Non esiste la quadratura del circolo, un improbabile punto di incontro tra debunking e fake news, del resto non si possono assimilare verità e menzogna. Tuttavia, nel momento in cui si discute del presunto carattere controproducente del debunking nello sradicamento delle bufale, viene il sospetto che una critica mirata esclusivamente a confutare il singolo fatto falso, astraendolo dal contesto generale che porta molte persone a cavalcarlo (corruzione, incompetenza, commistioni lobbistiche, problemi legati all’immigrazione, invadenza della tecnica nel proprio mondo vissuto, ecc), probabilmente si condanna a una scarsa presa sull’opinione pubblica.

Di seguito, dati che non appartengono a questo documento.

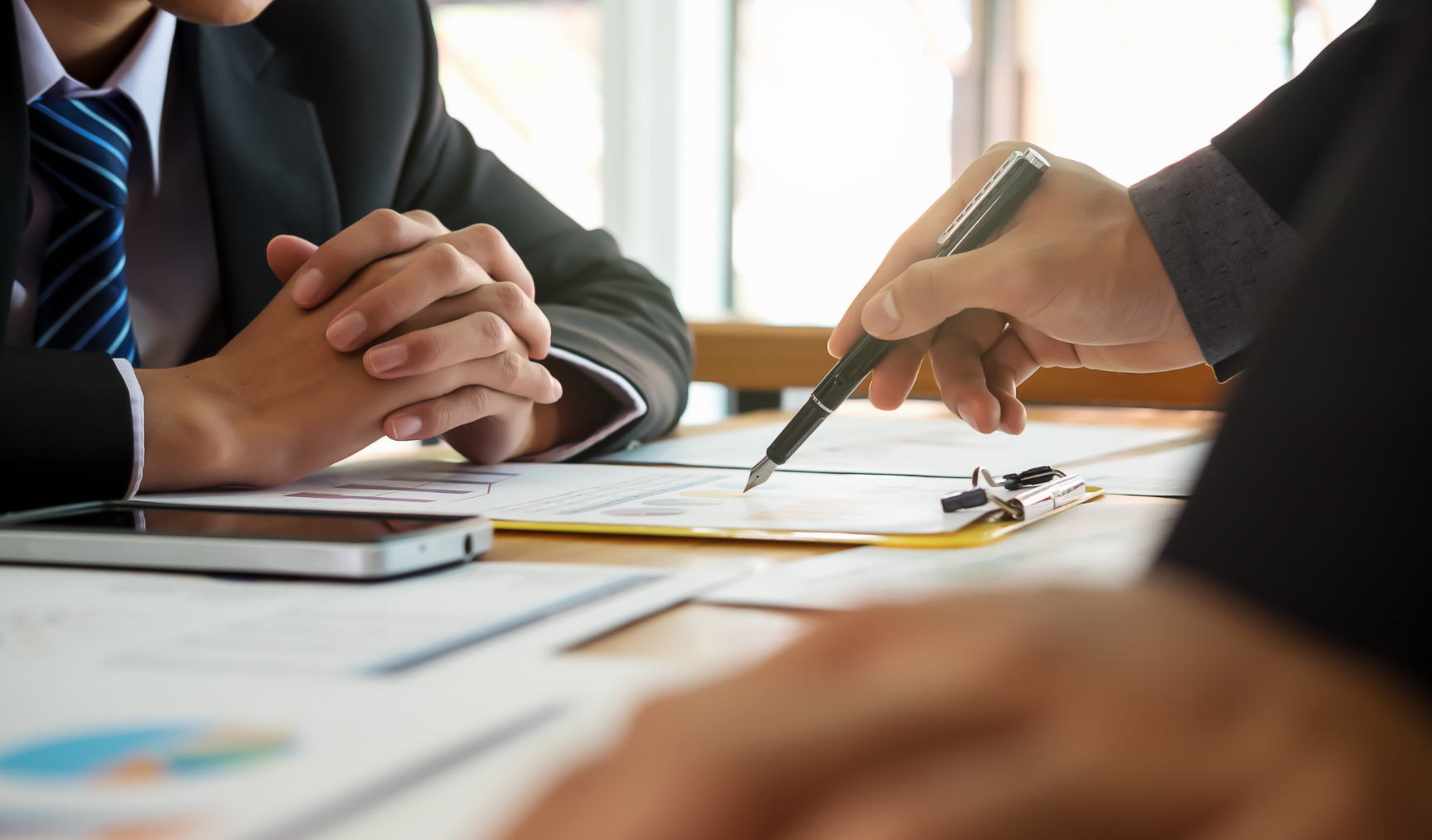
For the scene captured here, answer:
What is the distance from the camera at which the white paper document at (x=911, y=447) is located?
2.64 feet

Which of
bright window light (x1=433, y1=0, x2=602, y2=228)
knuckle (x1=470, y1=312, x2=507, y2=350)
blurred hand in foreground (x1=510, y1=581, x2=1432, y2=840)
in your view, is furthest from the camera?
bright window light (x1=433, y1=0, x2=602, y2=228)

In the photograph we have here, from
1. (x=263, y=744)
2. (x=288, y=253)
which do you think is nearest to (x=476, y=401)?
(x=288, y=253)

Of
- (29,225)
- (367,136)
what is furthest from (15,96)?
(367,136)

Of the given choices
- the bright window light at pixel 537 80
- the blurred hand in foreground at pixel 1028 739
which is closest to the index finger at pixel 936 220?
Result: the blurred hand in foreground at pixel 1028 739

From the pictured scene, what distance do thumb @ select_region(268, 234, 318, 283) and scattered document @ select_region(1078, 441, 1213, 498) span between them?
530mm

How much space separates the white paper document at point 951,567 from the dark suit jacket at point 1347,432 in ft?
0.60

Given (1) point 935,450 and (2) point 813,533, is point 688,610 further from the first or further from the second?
(1) point 935,450

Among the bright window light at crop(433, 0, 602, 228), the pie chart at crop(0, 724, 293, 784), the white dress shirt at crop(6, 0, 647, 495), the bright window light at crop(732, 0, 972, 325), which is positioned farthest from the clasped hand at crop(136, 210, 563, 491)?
the bright window light at crop(433, 0, 602, 228)

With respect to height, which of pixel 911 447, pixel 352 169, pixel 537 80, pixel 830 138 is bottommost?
pixel 911 447

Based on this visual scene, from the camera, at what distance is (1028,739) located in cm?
13

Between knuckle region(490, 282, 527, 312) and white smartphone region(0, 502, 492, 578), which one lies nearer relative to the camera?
white smartphone region(0, 502, 492, 578)

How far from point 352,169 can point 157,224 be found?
195 mm

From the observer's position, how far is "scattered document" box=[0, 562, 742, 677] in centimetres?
32

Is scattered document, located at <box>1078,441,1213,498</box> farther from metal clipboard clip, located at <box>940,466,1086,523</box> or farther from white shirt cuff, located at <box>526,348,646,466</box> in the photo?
white shirt cuff, located at <box>526,348,646,466</box>
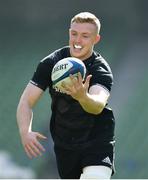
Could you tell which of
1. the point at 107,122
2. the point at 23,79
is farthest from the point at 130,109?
the point at 107,122

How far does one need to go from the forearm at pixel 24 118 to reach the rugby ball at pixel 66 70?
39cm

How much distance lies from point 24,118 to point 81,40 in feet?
2.43

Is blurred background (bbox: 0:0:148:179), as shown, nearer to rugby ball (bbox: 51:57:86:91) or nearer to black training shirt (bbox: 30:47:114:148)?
black training shirt (bbox: 30:47:114:148)

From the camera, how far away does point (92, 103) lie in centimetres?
555

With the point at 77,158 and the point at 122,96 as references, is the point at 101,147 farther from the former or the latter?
the point at 122,96

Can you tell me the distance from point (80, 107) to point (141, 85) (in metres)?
4.55

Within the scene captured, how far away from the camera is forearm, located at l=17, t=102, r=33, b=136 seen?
5859mm

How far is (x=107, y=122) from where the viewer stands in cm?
A: 609

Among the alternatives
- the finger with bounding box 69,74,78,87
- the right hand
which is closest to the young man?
the right hand

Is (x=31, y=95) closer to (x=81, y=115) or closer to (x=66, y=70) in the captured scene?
(x=81, y=115)

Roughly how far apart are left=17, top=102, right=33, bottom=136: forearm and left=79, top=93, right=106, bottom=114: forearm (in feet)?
1.63

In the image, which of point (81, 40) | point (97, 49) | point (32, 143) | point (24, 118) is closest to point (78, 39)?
point (81, 40)

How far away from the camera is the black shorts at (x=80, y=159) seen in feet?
19.7

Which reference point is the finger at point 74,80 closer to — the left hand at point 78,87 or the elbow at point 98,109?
the left hand at point 78,87
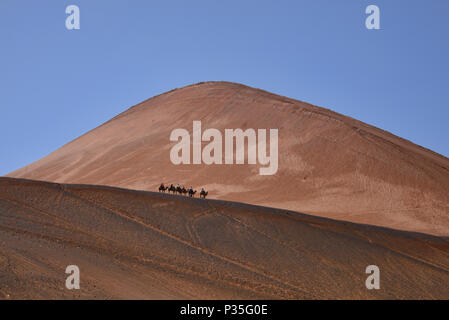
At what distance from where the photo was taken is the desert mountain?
37.2 meters

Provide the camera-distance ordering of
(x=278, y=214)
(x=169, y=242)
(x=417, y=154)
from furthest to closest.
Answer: (x=417, y=154) < (x=278, y=214) < (x=169, y=242)

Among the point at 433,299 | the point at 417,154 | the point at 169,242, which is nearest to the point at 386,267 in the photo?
the point at 433,299

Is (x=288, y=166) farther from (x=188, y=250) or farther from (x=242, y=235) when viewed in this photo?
(x=188, y=250)

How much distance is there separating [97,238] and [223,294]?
466cm

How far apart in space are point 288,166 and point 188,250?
82.2 feet

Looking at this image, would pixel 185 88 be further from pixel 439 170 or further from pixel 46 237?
pixel 46 237

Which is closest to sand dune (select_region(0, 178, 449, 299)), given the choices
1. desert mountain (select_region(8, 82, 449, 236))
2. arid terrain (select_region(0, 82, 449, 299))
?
arid terrain (select_region(0, 82, 449, 299))

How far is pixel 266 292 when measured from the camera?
16.3 meters

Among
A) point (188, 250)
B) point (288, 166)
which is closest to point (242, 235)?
point (188, 250)

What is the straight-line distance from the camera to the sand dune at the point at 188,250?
15.1 meters

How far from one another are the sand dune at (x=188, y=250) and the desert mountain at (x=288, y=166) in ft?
38.7

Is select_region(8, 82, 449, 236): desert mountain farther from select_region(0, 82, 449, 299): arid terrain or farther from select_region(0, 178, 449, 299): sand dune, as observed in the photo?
select_region(0, 178, 449, 299): sand dune

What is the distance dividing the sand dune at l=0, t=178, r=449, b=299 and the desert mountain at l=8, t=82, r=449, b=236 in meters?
11.8
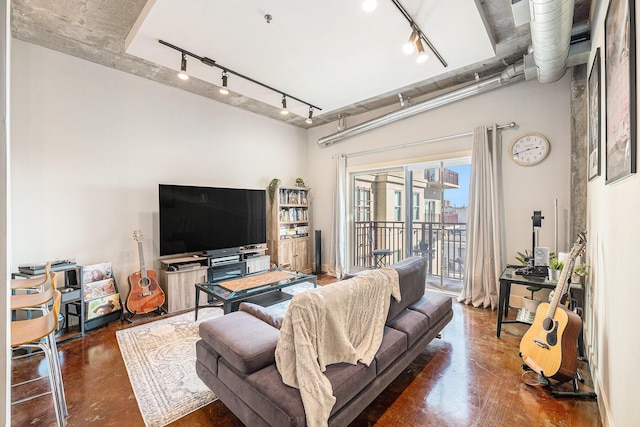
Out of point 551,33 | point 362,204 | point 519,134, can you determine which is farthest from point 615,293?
point 362,204

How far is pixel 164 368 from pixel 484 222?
398 cm

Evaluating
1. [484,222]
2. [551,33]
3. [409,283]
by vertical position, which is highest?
[551,33]

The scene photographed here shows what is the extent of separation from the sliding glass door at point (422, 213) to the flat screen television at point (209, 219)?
204cm

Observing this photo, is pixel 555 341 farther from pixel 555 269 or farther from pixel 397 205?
pixel 397 205

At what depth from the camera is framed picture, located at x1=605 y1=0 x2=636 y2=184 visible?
4.07ft

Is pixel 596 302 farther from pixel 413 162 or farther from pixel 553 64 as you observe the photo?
pixel 413 162

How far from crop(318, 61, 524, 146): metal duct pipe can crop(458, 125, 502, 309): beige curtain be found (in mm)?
512

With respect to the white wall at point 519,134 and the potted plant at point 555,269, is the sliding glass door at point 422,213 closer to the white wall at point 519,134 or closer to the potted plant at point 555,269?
the white wall at point 519,134

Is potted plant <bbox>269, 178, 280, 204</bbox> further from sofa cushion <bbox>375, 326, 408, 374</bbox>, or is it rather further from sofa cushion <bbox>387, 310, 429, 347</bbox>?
sofa cushion <bbox>375, 326, 408, 374</bbox>

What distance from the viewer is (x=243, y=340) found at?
1.66 meters

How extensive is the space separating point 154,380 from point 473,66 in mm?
4731

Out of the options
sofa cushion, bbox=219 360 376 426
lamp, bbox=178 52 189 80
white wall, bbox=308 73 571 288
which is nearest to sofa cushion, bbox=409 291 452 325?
sofa cushion, bbox=219 360 376 426

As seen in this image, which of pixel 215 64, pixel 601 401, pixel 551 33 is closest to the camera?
pixel 601 401

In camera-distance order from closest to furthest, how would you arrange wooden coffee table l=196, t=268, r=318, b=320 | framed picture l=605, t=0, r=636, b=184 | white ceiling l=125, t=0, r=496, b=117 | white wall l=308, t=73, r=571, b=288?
framed picture l=605, t=0, r=636, b=184 < white ceiling l=125, t=0, r=496, b=117 < wooden coffee table l=196, t=268, r=318, b=320 < white wall l=308, t=73, r=571, b=288
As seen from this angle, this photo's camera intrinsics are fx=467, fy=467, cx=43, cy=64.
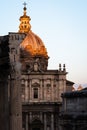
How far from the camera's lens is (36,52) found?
63.3 metres

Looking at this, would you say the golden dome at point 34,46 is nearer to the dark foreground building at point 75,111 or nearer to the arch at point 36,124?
the arch at point 36,124

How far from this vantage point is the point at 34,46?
64.3 meters

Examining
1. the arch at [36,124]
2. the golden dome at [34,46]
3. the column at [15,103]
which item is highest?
the golden dome at [34,46]

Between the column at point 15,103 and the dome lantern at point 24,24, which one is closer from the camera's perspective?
the column at point 15,103

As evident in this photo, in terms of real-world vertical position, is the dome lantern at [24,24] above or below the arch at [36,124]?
above

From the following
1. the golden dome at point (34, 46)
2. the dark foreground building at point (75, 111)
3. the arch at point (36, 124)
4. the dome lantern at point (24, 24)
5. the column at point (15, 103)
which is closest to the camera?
the column at point (15, 103)

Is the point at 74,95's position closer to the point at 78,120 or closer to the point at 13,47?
the point at 78,120

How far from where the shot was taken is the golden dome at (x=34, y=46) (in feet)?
208

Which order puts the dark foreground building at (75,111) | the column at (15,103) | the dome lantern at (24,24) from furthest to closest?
the dome lantern at (24,24), the dark foreground building at (75,111), the column at (15,103)

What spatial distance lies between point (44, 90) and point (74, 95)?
14.9m

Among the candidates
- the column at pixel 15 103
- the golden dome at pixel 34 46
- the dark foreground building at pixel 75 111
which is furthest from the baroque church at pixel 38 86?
→ the column at pixel 15 103

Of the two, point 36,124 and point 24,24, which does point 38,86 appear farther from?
point 24,24

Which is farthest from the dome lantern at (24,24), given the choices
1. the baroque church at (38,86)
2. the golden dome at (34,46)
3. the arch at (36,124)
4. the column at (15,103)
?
the column at (15,103)

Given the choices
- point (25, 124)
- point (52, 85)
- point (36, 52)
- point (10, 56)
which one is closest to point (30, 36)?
point (36, 52)
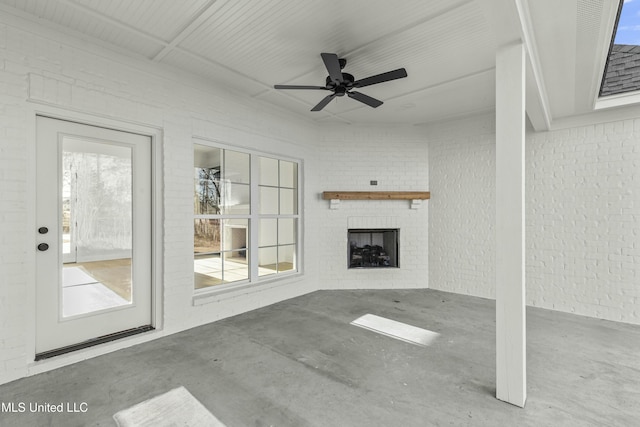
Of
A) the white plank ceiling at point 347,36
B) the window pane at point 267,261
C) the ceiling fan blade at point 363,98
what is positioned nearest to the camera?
the white plank ceiling at point 347,36

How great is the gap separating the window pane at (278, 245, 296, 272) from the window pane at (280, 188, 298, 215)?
→ 567 mm

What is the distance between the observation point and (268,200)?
4.55 metres

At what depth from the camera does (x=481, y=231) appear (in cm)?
474

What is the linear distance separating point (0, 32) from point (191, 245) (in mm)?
2297

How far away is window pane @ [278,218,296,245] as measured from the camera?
4746 millimetres

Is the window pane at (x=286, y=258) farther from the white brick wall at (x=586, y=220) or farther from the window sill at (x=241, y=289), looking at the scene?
the white brick wall at (x=586, y=220)

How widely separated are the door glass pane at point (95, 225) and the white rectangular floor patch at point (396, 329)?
2.56 metres

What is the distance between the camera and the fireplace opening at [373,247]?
17.6 feet

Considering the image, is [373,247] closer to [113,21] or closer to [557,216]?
[557,216]

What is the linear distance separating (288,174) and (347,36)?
8.15ft

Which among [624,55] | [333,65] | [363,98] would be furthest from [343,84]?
[624,55]

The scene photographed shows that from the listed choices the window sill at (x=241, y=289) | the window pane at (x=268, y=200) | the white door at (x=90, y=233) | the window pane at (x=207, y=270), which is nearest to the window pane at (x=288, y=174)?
the window pane at (x=268, y=200)

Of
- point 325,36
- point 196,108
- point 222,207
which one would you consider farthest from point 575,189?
point 196,108

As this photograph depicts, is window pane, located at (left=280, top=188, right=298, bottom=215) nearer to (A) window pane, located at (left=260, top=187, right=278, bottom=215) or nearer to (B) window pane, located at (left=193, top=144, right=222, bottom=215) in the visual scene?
(A) window pane, located at (left=260, top=187, right=278, bottom=215)
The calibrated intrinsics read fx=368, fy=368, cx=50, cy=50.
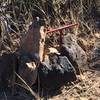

Un’alternativa sensata inizierebbe chiedendosi la ragione per cui molta gente flirta con certa disinformazione, evitando risposte snob e riflettendo sulle condizioni per creare un clima dove la ragionevolezza prevalga sulla diffidenza patologica. Secondo il Manuale della demistificazione, una strategia efficace potrebbe consistere nella ridefinizione dei confini sociali:
Quando i membri di due gruppi sociali sono in grado di considerarsi membri di un gruppo comune, stereotipo e pregiudizio possono ridursi in maniera significativa.
Forse spiegazioni accessibili al grande pubblico sulle correlazioni esistenti tra migrazioni, crisi economica e degrado ambientale creerebbero un pubblico più empatico e meno propenso a farsi abbindolare dall’aneddotica razzista e xenofoba. Una scienza che rinunciasse a boriose pretese tardopositiviste, che superasse il corporativismo ammettendo e condannando i puttaneggiamenti con stato ed economia ed evitando di farsi strumentalizzare, sarebbe realmente democratica e percepita come preziosa alleata dai cittadini. E la classe politica può riabilitarsi solo dando il buon esempio, rinunciando in primis a odiosi privilegi (la ratifica da parte del Senato della legge anti-vitalizi al rientro dalla pausa estiva è sicuramente un piccolo banco di prova per un lungo percorso di riabilitazione).
Ovviamente il debunker non ha la bacchetta magica e non può trasformare da solo sistema educativo, mondo scientico e politica; tuttavia, con riferimento a quanto appena scritto, può decidere di problematizzare lo smascheramento delle bufale in una cornice più ampia invece che limitarsi a un semplice esercizio di stile. Sicuramente non attirerebbe l’interesse dei ‘poteri forti’, forse però riuscirebbe a captare l’attenzione di una fetta di pubblico oggi ostile.